My Master's Thesis is focusing on the history of these brave women, from pre-conquest times until present. This history is an important step in understanding the power that Maya women have and have had throughout time. The Maya people have existed for millennia, and their women have always held roles of some power within their communities and kingdoms. It is important to realize that these roles have changed along with changing centralization and decentralization within the Maya realm.

The Yucatan peninsula has always offered a special case and unique conditions for life. It is a very flat limestone shelf, jutting out into the Gulf of Mexico. It is unusual because there are no above ground sources for fresh water, in fact, in the northern area of the peninsula the only water source available to the Maya were places where underground rivers have worn away the limestone above their beds, forming cenotes (pronounced sen-o-tays). It was these cenotes that were the life-blood of the Yucatec Maya. Here they were able to form great cities, which rose and fell in the time before conquest. The Maya of this region, along with those in the jungles in the south of the peninsula, were able to resist the conquest for some time and were able to create indigenous rebellion long into the colonial period.

This history will be imperative to understanding the responses of Maya women to the advent of globalization. They are in a crucial, quickly changing time period.

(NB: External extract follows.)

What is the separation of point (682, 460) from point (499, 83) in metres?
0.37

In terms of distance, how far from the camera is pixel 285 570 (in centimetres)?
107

The meaning of being Maya, of being a woman, a mother, and a worker are all rapidly changing. Maya women are finding new symbols to define themselves within the context of these changes.

In addition to the Maya, I am also interested in the natives of North America and the early civilizations of southeast Asia. I will be pursuing my doctoral degree within the area of socio-cultural anthropology with an emphasis on economics. I am also studying human growth and development within the context of biological and cultural anthropology.